Tuesday, November 07, 2017 1:00 am
Democrats to meet officials about tax plan
2 senators look for accord with Republicans
Ed O'Keefe | Washington Post
WASHINGTON – A group of Democratic senators is set to huddle with a top White House official to discuss potential changes to the Republican tax plan, according to people familiar with the meeting.
Marc Short, the White House director of legislative affairs, and Gary Cohn, director of the National Economic Council, are set to meet today with several Democrats, including Sens. Joe Manchin, W.Va., and Heidi Heitkamp, N.D., according to aides who spoke on the condition of anonymity to speak frankly about private meetings.
What, if any, substantive change to the emerging proposals might come out of the meeting is unclear –but it will allow the White House and the moderate Democrats to claim they're at least trying to forge bipartisan consensus.
Manchin and Heitkamp are among 25 Democratic senators facing re-election next year, as well as among the 10 running for office in states that President Donald Trump won handily.
So far, Republicans have completely controlled debate over what is now their marquee legislative goal, understanding that failure to enact changes to the nation's tax code this year could spell doom for GOP congressional incumbents at the ballot box next year.
Despite being shut out of the talks on taxes, several Democrats have insisted they are willing and eager to reach accord with Republicans.
That's why the White House has made cautious but calculated outreach to Manchin, Heitkamp and Sens.
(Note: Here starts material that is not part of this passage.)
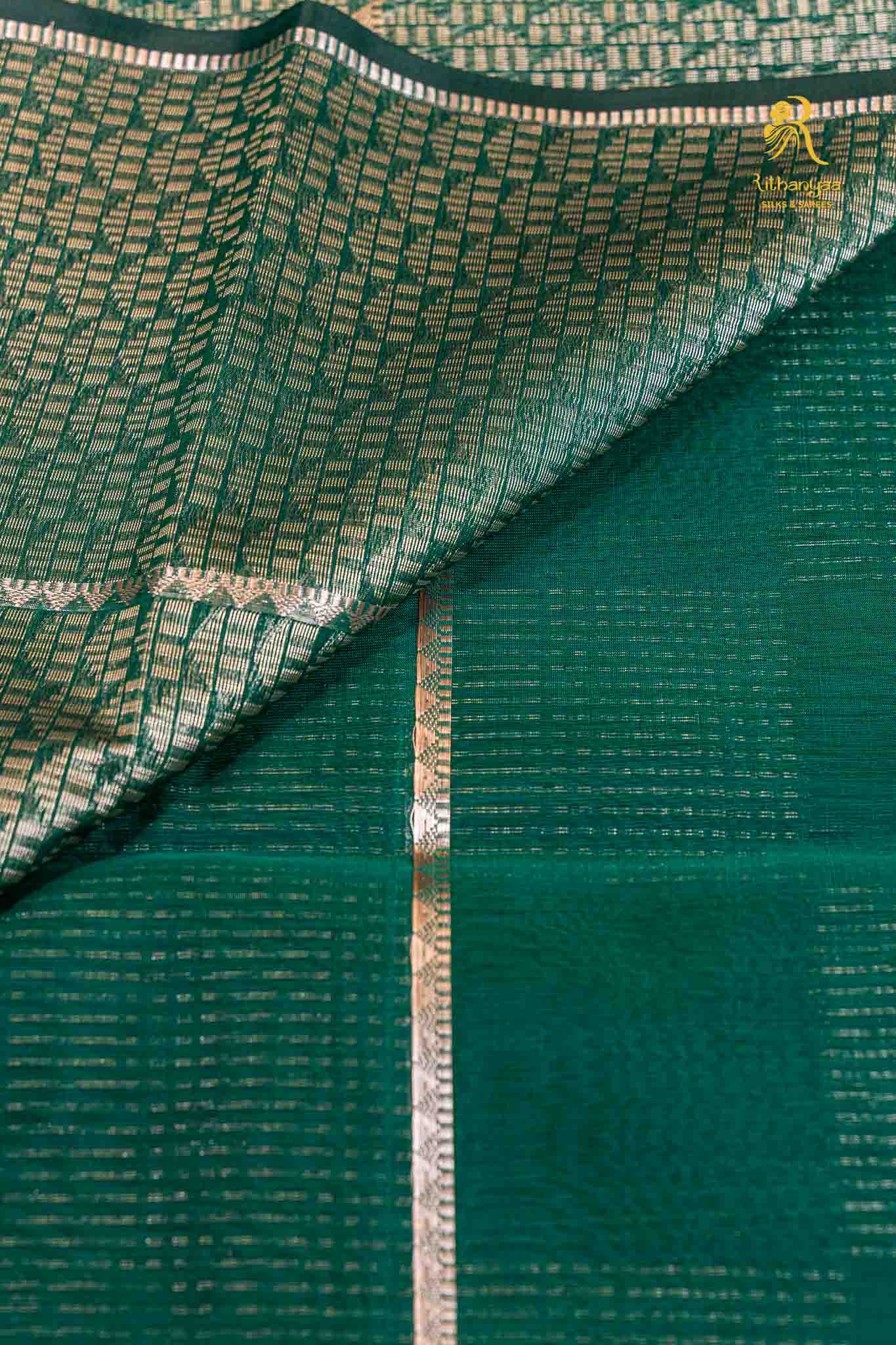 Samhita Mint Aqua - Soft Sico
Jon Tester, D-Mont., and Joe Donnelly, D-Ind. Heitkamp and Donnelly even flew aboard Air Force One and appeared with Trump at tax cut rallies, where he needled them in front of supportive crowds, hoping they will sign on to GOP proposals.
Manchin has also huddled with Vice President Mike Pence about potential lines of agreement. The outreach continued a few weeks later over dinner at the White House with Trump and other Democrats.
At a more recent White House dinner, Sen. Sherrod Brown, D-Ohio, presented Trump with two proposed tax bills. One would expand access to the Earned Income Tax Credit and the Child Tax Credit, while the other would give tax credits to companies that pay workers at least $15 an hour and offer health-care and retirement benefits.